See attached PDF for circuit.The arangement of capacitors is attached to a voltage source. Each of the 4.0uF compactors stores a charge of 6.0uC. What charge is stored on the 6.0uF capacitor? What is the voltage of the source.

Homework Equations

Q=C(V)



3. The Attempt at a Solution

$$\frac{Q}{C}$$=V=$$\frac{6.0uC}{4.0uF}$$=1.5V
This is the voltage drop across the two capacitors in series.

Q=CV=1.5V(6.0uF)=9uC
But this is not correct the charge on the larger capacitor should be 12uC correct?

 

[Doc Al]

$$\frac{Q}{C}$$=V=$$\frac{6.0uC}{4.0uF}$$=1.5V
This is the voltage drop across the two capacitors in series.
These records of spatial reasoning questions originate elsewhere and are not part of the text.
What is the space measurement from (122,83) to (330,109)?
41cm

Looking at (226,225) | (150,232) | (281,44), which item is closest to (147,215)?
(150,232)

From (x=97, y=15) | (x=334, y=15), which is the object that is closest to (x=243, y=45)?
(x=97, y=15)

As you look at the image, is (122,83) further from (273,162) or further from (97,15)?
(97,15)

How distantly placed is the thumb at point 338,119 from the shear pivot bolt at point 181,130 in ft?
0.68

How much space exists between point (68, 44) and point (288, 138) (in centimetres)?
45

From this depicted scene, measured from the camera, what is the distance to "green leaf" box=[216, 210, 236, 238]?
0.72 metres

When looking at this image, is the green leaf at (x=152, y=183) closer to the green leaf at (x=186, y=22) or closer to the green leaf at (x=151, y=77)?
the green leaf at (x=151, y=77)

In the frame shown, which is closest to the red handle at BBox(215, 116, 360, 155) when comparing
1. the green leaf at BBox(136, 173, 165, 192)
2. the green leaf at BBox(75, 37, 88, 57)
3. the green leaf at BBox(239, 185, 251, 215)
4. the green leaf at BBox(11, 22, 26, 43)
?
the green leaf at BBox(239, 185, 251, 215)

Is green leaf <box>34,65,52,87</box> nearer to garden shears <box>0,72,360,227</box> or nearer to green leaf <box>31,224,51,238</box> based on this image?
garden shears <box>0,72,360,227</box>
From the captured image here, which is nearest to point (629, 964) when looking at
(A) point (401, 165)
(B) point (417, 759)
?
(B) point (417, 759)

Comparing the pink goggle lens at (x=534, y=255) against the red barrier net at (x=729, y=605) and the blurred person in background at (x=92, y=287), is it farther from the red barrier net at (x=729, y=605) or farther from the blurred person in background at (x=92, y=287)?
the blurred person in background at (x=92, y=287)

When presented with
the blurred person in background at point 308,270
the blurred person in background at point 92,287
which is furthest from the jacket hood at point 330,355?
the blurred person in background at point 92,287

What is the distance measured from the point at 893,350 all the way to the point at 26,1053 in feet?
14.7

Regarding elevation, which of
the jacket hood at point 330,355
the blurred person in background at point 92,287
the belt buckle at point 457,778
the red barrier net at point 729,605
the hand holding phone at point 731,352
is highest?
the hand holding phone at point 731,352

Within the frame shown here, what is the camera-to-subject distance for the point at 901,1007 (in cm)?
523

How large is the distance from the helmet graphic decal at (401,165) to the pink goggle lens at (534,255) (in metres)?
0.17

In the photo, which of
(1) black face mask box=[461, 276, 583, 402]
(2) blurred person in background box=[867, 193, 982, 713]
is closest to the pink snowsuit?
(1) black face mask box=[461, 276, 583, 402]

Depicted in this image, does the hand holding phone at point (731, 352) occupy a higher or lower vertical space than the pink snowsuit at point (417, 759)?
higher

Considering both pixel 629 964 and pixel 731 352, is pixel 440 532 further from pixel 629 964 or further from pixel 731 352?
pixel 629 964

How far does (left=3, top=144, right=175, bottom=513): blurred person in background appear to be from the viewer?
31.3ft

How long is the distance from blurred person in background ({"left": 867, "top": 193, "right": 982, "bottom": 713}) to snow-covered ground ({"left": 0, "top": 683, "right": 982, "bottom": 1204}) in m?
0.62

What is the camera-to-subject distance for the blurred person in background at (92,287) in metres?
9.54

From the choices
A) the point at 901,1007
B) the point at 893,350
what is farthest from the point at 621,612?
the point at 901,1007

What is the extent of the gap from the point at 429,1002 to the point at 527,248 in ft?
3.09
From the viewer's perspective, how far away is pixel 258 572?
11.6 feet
That's the voltage across the two 4μF capacitors, which are in parallel. It's not the voltage across the 6μF capacitor.

Q=CV=1.5V(6.0uF)=9uC

Don't assume a voltage and use it to try to calculate the charge. Instead, you should be able to deduce the charge from the given information. Then you'll be able to calculate the voltage, in order to answer the second part of the question.

But this is not correct the charge on the larger capacitor should be 12uC correct?

That's true. The way to see that is to ask yourself what's the total charge on the two capacitors in parallel. They, in turn, are in series with the other capacitor. And the total charge on capacitor plates in series is always what?

 

[nlightner]

Yes, you are correct. The charge stored on the 6.0uF capacitor should be 12uC. This can be found by using the same equation, Q=C(V), but with the voltage drop of 1.5V across the two capacitors in series. This results in a charge of 12uC on the larger capacitor. The voltage of the source in this circuit is still 1.5V.